In the coming decades, AI systems could be invented that outperform humans on most tasks, including strategy, persuasion, economic productivity, scientific research and development, and AI design. We don't know how to align such systems with the intentions of their users, even when those intentions are good. This could lead to catastrophic outcomes.
The research field of AI safety was founded to prevent such disasters, and enable humanity to use the enormous potential of advanced AI to solve problems and improve the world. There are many kinds of AI risk, but the kind that this website focuses on, because it seems both plausible and extreme in scope, is existential risk from misaligned AI systems disempowering or killing humanity.

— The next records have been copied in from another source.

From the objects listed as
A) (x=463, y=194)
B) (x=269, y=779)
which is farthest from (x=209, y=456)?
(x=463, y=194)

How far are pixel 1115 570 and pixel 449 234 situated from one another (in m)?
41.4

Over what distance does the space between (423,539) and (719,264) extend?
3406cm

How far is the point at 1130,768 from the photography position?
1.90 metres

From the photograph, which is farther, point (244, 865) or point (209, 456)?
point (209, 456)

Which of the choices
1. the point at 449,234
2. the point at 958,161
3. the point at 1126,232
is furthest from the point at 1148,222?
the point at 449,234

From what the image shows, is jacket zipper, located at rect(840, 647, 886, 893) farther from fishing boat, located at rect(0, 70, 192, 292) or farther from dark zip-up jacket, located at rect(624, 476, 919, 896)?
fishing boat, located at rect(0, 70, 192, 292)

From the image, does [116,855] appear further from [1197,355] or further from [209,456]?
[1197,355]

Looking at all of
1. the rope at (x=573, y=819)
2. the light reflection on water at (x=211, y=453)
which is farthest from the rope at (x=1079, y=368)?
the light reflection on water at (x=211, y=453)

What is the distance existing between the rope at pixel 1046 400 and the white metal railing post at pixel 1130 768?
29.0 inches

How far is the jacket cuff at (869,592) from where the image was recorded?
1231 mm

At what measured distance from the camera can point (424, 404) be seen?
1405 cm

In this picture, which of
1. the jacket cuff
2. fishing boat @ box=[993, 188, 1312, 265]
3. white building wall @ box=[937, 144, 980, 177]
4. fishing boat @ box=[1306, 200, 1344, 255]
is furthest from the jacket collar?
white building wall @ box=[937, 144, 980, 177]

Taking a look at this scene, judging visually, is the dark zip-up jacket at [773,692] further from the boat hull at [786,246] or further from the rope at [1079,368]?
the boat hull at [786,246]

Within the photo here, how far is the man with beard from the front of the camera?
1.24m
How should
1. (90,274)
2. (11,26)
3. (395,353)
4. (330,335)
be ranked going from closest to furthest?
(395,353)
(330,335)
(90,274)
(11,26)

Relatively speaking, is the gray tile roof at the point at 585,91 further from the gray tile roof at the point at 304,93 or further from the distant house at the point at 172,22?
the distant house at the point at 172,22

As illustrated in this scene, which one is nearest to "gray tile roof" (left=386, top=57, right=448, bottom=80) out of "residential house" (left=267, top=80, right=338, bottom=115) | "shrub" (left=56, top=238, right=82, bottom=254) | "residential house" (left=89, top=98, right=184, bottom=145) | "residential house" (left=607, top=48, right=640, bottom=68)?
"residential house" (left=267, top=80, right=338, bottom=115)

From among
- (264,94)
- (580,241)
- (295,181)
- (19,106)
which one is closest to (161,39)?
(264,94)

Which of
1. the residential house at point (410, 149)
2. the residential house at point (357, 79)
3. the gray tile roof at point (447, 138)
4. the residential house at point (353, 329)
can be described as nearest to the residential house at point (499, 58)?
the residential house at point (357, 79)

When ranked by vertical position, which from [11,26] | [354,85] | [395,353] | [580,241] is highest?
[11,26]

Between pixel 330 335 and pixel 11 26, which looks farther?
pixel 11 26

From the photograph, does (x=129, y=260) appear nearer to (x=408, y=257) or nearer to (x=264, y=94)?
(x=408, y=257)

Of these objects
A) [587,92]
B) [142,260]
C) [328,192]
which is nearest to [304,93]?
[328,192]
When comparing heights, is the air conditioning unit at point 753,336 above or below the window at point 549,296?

Examples of work on AI existential safety are
-
Agent foundations: Understanding what intelligence and agency are at a fundamental level
-
Prosaic alignment: Developing methods like debate and iterated distillation and amplification to align more powerful versions of current AI techniques
-
AI policy and governance: Setting up institutions and mechanisms that cause the major actors to implement good AI safety practices
Examples of work from the broader AI safety field are
-
Getting content recommender systems to not radicalize their users
-
Ensuring autonomous cars don’t kill people
-
Advocating strict regulations for lethal autonomous weapons
Some research is useful both for addressing existential risk and smaller-scale bad outcomes:
-
Robustness to distribution shift: making AI systems more able to function reliably outside of the context they were trained in
-
Interpretability: giving humans insight into the inner workings of AI systems such as neural networks
This website is designed as a single point of access where people can read summaries and find links to the best information on concepts related to AI existential safety. The goal is to help enable readers to contribute to the effort to ensure that humanity avoids these risks and reaches a wonderful future.